Following this, we made a leisurely trip back along the seafront, stopping occasionally to satisfy the kids’ interest in the various stalls. I must have learnt something from my time spent relaxing in Morocco, for – once again – things I’d usually rush them past with excuses about whether we truly ‘need’ things, I instead looked upon in a more gentle, accepting light.

We got tickets for a tombola that FreeToBeP was determined to win on and – lo and behold – he most certainly got exactly what he wanted. FreeToBeZ didn’t have the same luck, yet her big brother was aware of the injustice of this and insisted he must purchase a floral headdress for her. With my money, of course. He confidently approached the headdress seller and told him he was buying it for his little sister, a gift she graciously accepted as the trader perched it on her head.

Many people enjoy watching the evening’s carnival procession – indeed, for some, this is the pinnacle of the event – yet we were all hungry and decided to go for dinner. We would return to the seafront after dark in order to watch the firework display.
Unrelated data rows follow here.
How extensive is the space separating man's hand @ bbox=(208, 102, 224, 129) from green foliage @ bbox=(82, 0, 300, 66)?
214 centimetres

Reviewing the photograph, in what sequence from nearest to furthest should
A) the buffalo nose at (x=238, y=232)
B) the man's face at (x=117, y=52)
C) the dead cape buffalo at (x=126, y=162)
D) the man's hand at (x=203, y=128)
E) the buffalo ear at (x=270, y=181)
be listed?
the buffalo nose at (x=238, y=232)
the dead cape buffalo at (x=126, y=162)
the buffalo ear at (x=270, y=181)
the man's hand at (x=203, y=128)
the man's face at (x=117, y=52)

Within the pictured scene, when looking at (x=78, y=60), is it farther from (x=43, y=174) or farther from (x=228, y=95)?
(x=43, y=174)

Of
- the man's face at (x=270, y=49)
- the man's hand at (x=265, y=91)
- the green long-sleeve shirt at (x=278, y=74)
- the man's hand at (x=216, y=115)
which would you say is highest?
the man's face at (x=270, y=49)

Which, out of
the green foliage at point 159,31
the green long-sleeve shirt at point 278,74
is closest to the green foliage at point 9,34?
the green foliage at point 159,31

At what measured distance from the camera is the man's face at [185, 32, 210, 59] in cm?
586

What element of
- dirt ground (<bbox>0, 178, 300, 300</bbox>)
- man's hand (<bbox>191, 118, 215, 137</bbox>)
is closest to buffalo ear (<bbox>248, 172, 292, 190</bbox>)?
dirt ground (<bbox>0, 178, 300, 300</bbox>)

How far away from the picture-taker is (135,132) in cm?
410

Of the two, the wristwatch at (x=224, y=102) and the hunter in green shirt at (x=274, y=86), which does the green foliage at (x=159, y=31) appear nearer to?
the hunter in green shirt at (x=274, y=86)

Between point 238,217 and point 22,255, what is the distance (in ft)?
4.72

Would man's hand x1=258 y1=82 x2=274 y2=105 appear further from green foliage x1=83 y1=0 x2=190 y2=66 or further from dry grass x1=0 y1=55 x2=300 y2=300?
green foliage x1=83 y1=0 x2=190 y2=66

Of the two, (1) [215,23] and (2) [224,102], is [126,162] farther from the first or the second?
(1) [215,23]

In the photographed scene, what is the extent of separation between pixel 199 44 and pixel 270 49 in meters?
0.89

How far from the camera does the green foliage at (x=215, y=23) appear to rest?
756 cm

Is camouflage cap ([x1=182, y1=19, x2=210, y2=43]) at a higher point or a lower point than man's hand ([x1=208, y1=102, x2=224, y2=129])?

Generally, I’m not a big fan of fireworks, but I do enjoy the odd organised display and I had high expectations of this one. The last time I watched a display on Weymouth seafront I’d had an extremely transcendental experience, being totally drawn into the way the light and patterns of some of the professional fireworks played the sky, seemingly falling towards the audience with an invite into the vortex to . . . somewhere!

“Do you remember the last time we watched the fireworks?” I said to FreeToBeP, “Some of them were like portals into outer space – like we were travelling through the stars!”

“Oh yeah!” he replied in agreement.

“I felt like I’d left the beach and was somewhere else.” I told him, wistfully.

“Yeah. It was like we went up into space, past all the stars!”

I don’t know how much was the power of suggestion, but I think he remembered. Yet I doubt he placed such significance on it. Young children are often living in states of transcendence through their power to live in the present, yet such peak experiences do not tend to happen as frequently in adult life.

The display this carnival night was also a good one, if not spiritually significant (I do feel I put high hopes on such simple things sometimes!). We sat in a cosy row a few metres from the calm sea, wrapped up against the somewhat autumnal chill and rapt with the light and colour and sparkles of the show.

FreeToBeZ didn’t want to leave the beach. Conversely, FreeToBeP was looking forward to going to bed (result!) with the cuddly toy he’d won.

It felt satisfying and soulful to truly appreciate our locality. No, there’s not a carnival every day but there’s always the sea and sand.

Today FreeToBeZ packed her little backpack, put on her shoes, unlocked the door to the outside world and told me she was going down to the beach to watch more planes.

“But we’re not going down to the beach now.” I told her, apologetically.

“Yeah, me like beach, me go myself! Mummy home, me go myself – ok?!” she informed me precociously.

I think it’s safe to say we all had fun.